Quand la parole de l’autre nous saisit
Quelles que soient ses « compétences émotionnelles », le soignant ne peut pas toujours tout entendre ni accueillir tous les vécus. Chaque soignant a ses points aveugles qui peuvent le conduire à déformer les propos, voire le rendre sourd aux émotions (les siennes, celles du patient). Comment recevoir la colère, le délire, les injures, les menaces de mort et supporter la dépression mélancolique ? Comment accueillir les récits de viols, d’incestes, de guerres sans se sentir flétri, meurtri ? Que renvoyer au sujet qui tente de s’en « délester » ? Comment passer d’un récit à un autre, voire même parfois d’une réalité à une autre, dans le déroulé d’une journée de travail ? Comment le cadre interne du soignant est-il remobilisé par l’entretien clinique ?
S’il appartient au soignant de mettre en travail ses failles, quelle que soit sa théorie de référence, il ne travaille pas seul. Avant d’écouter, il doit pouvoir être écouté, porté émotionnellement par ses collègues et l’équipe soignante. Différents dispositifs d’analyse des pratiques permettent aux soignants d’élaborer collectivement les émotions qui les traversent, de tisser un fil narratif, pour peu qu’ils soient animés par un professionnel suffisamment présent et distancié.

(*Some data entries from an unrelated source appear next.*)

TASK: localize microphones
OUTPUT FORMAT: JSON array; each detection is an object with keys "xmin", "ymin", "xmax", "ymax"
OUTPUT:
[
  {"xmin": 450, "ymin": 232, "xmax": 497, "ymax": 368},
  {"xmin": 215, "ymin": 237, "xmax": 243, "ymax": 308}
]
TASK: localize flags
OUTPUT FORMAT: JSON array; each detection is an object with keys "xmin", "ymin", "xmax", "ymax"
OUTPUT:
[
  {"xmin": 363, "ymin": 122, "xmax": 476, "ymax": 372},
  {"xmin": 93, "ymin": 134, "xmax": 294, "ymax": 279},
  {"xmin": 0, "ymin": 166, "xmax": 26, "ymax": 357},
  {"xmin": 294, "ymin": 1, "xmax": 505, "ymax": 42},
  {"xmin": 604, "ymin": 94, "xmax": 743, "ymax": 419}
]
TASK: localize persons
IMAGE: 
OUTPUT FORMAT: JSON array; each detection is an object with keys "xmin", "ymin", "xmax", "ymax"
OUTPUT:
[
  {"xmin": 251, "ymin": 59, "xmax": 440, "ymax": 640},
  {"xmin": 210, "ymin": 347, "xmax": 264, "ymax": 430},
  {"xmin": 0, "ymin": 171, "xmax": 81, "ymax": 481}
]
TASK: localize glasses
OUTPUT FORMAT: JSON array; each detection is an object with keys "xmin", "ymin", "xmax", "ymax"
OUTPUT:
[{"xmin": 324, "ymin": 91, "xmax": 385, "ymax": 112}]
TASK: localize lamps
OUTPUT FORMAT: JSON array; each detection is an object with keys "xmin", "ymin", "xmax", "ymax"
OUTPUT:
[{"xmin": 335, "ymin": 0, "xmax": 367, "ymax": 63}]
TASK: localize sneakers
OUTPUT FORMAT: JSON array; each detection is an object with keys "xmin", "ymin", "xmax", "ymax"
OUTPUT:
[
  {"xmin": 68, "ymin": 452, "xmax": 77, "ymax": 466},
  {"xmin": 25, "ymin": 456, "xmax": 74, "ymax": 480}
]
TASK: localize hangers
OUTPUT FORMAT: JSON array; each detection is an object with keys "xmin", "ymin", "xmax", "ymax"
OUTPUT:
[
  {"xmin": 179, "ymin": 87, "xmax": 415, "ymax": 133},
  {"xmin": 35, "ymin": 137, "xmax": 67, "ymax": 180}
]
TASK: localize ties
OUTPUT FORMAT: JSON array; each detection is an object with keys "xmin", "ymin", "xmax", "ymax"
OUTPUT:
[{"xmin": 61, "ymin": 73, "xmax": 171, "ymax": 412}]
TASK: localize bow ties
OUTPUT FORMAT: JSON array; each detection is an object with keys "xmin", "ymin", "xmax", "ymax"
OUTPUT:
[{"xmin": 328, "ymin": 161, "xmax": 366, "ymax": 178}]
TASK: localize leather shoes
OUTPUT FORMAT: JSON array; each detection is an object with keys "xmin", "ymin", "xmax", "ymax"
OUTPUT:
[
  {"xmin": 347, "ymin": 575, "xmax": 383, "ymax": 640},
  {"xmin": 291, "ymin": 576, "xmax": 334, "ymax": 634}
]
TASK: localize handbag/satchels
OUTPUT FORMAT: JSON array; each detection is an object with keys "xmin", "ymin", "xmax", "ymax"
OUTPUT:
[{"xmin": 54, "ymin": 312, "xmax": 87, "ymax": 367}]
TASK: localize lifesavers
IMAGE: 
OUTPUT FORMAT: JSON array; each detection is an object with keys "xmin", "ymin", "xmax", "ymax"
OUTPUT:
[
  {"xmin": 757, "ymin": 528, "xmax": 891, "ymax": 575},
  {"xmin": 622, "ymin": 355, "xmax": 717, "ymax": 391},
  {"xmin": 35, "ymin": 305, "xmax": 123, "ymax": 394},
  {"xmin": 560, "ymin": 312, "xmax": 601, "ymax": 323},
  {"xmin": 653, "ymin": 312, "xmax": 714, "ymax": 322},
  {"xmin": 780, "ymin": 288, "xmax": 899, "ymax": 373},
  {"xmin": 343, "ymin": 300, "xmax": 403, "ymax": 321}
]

– Ecoute et travail émotionnel, Dominique LHUILIER, Pr de psychologie du travail, Pr émérite au Centre de recherche sur le travail et le développement, Cnam
Activité essentielle du travail soignant, l’écoute est risquée. La sensibilité à la souffrance d’autrui relève en effet d’une compréhension empathique, d’une forme de compassion et d’une disponibilité psychique à l’autre. Loin des injonctions à garder une « bonne distance », les résonances émotionnelles et affectives supposent un cadre d’expression et d’échanges professionnellement et institutionnellement reconnu. La solitude face aux patients expose par ailleurs les soignants aux risques d’un travail psychique qui viserait à relever leur seuil de sensibilité aux épreuves émotionnelles liées au soin. Un travail sans affects ? Dans ce contexte, de quelles ressources le professionnel dispose-t-il pour que l’émotion reste au service de l’activité, pour qu’elle ne vienne pas la paralyser ou la dévoyer ? Ces ressources, nécessaires à la régulation des contraintes psychiques de travail, peuvent être déclinées au niveau individuel, social et organisationnel.

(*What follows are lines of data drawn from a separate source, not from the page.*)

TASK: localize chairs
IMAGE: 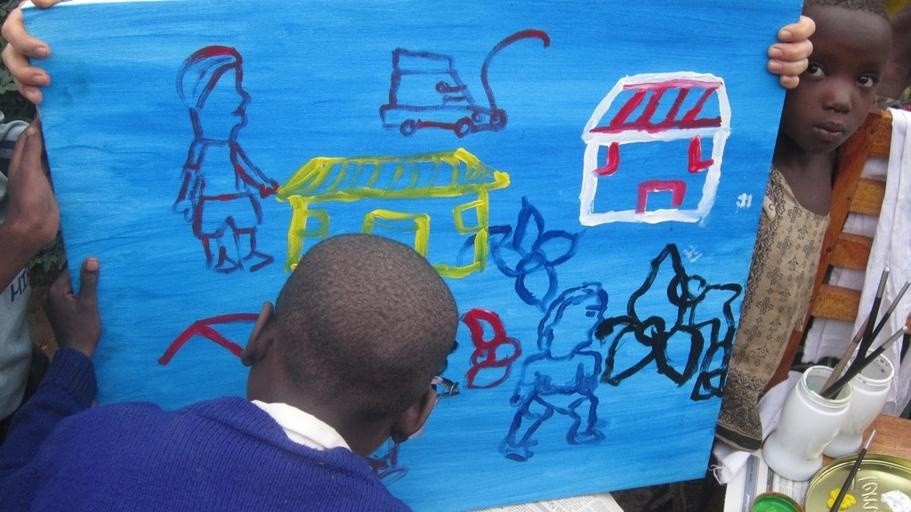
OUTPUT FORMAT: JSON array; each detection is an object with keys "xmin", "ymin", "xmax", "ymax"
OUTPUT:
[{"xmin": 754, "ymin": 106, "xmax": 911, "ymax": 490}]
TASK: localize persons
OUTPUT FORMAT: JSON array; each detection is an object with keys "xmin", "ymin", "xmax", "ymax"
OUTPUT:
[
  {"xmin": 0, "ymin": 173, "xmax": 50, "ymax": 449},
  {"xmin": 1, "ymin": 231, "xmax": 460, "ymax": 511},
  {"xmin": 702, "ymin": 0, "xmax": 893, "ymax": 511},
  {"xmin": 0, "ymin": 116, "xmax": 60, "ymax": 299},
  {"xmin": 2, "ymin": 0, "xmax": 817, "ymax": 108}
]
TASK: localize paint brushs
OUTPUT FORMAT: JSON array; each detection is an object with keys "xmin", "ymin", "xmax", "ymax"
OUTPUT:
[
  {"xmin": 830, "ymin": 430, "xmax": 876, "ymax": 512},
  {"xmin": 820, "ymin": 266, "xmax": 911, "ymax": 400}
]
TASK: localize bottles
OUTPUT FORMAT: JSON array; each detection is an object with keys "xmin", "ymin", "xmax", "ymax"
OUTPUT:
[
  {"xmin": 821, "ymin": 344, "xmax": 895, "ymax": 460},
  {"xmin": 761, "ymin": 365, "xmax": 853, "ymax": 484}
]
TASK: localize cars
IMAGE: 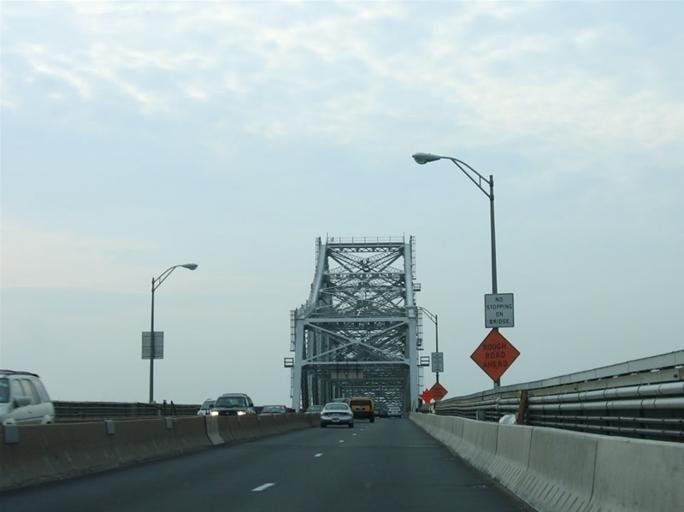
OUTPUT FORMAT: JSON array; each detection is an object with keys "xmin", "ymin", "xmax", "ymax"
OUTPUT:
[
  {"xmin": 258, "ymin": 404, "xmax": 288, "ymax": 416},
  {"xmin": 303, "ymin": 395, "xmax": 402, "ymax": 429}
]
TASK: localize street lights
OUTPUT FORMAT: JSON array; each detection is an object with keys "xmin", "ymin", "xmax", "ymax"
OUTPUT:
[
  {"xmin": 412, "ymin": 151, "xmax": 501, "ymax": 392},
  {"xmin": 405, "ymin": 304, "xmax": 438, "ymax": 414},
  {"xmin": 148, "ymin": 263, "xmax": 198, "ymax": 404}
]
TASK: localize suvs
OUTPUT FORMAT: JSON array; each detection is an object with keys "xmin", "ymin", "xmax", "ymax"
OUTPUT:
[
  {"xmin": 197, "ymin": 397, "xmax": 221, "ymax": 415},
  {"xmin": 209, "ymin": 393, "xmax": 257, "ymax": 416},
  {"xmin": 0, "ymin": 368, "xmax": 56, "ymax": 427}
]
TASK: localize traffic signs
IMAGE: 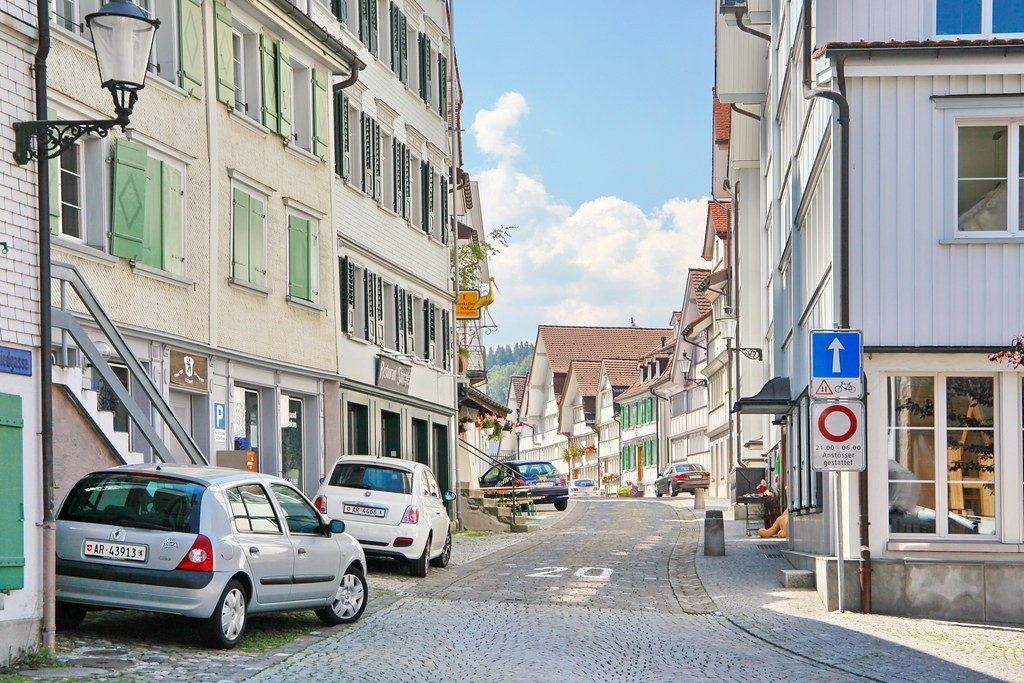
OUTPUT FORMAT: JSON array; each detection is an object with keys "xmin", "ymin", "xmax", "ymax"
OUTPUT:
[{"xmin": 807, "ymin": 329, "xmax": 866, "ymax": 401}]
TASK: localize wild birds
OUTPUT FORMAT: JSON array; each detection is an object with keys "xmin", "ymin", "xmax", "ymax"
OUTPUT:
[{"xmin": 470, "ymin": 277, "xmax": 500, "ymax": 326}]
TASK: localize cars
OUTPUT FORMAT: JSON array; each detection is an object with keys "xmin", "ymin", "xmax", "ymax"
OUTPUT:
[
  {"xmin": 653, "ymin": 462, "xmax": 710, "ymax": 496},
  {"xmin": 478, "ymin": 459, "xmax": 568, "ymax": 511},
  {"xmin": 52, "ymin": 462, "xmax": 369, "ymax": 648},
  {"xmin": 307, "ymin": 454, "xmax": 459, "ymax": 578},
  {"xmin": 567, "ymin": 479, "xmax": 601, "ymax": 497}
]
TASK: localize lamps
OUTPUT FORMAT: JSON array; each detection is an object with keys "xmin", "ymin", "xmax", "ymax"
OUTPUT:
[{"xmin": 12, "ymin": 0, "xmax": 161, "ymax": 165}]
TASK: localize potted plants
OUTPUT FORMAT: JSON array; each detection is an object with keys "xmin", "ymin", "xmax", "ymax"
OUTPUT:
[
  {"xmin": 617, "ymin": 487, "xmax": 630, "ymax": 497},
  {"xmin": 481, "ymin": 419, "xmax": 495, "ymax": 436},
  {"xmin": 459, "ymin": 417, "xmax": 475, "ymax": 429}
]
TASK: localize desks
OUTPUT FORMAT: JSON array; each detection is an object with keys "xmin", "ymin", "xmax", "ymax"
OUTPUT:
[
  {"xmin": 481, "ymin": 484, "xmax": 534, "ymax": 515},
  {"xmin": 737, "ymin": 496, "xmax": 771, "ymax": 537}
]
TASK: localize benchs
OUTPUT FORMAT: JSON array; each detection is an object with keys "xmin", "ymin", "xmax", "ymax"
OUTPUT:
[{"xmin": 492, "ymin": 495, "xmax": 546, "ymax": 516}]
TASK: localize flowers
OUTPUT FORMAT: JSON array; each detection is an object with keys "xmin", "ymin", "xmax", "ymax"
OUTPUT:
[{"xmin": 579, "ymin": 444, "xmax": 597, "ymax": 453}]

– « J’ai plus d’érection, c’est vos cachetons ! », Valéry CLOUET, infirmier en pratique avancée et santé mentale, spécialiste clinique en santé mentale, conseiller en santé sexuelle
Les patients suivis en psychiatrie ont un accès à la sexualité moindre que la population générale. Les causes peuvent être multiples, mais les effets secondaires des psychotropes restent au premier plan et sont fréquemment évoqués par le patient pour justifier l’arrêt du traitement. Pour les soignants, cette plainte, difficile à recevoir, fait l’objet de très peu d’évaluation. A partir d’un cas clinique et d’une analyse de la littérature, nous évoquerons cette difficulté à entendre et les accompagnements possibles de la plainte sexuelle des usagers.

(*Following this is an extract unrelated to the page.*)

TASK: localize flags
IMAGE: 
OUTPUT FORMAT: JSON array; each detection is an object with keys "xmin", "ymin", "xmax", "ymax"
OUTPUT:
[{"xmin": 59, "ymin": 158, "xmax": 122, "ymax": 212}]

– Face au récit traumatique, comment et où trouver une autre voie ?, Priscille DE THE, psychologue clinicienne à Parcours d’exil pour la plateforme Résonances, dispositif de soutien pour les professionnels travaillant pour les demandeurs d’asile, animatrice de groupes d’analyse des pratiques professionnelles
Le récit traumatique… celui qui nous effraie, nous laisse sans voix et comme intérieurement figés, sidérés. Celui dont on aimerait qu’il s’arrête. Celui qui paradoxalement nous fascine aussi, nous happe et nous retient. Et puis il y a la parole traumatique, l’horreur racontée de façon neutre qui laisse un goût étrange. La parole vide d’affects ou qui en est excessivement pleine. Comment entendre cela, comment rester sans sombrer soi-même ? Peut-on passer du saisissement au dessaisissement ? A partir de vignettes cliniques, l’une d’un homme souffrant d’un stress post-traumatique, l’autre d’une professionnelle blessée par un récit d’horreur, nous explorerons ensemble les voies que peuvent être le corps et l’image pour retrouver du souffle, de l’espace, du mouvement.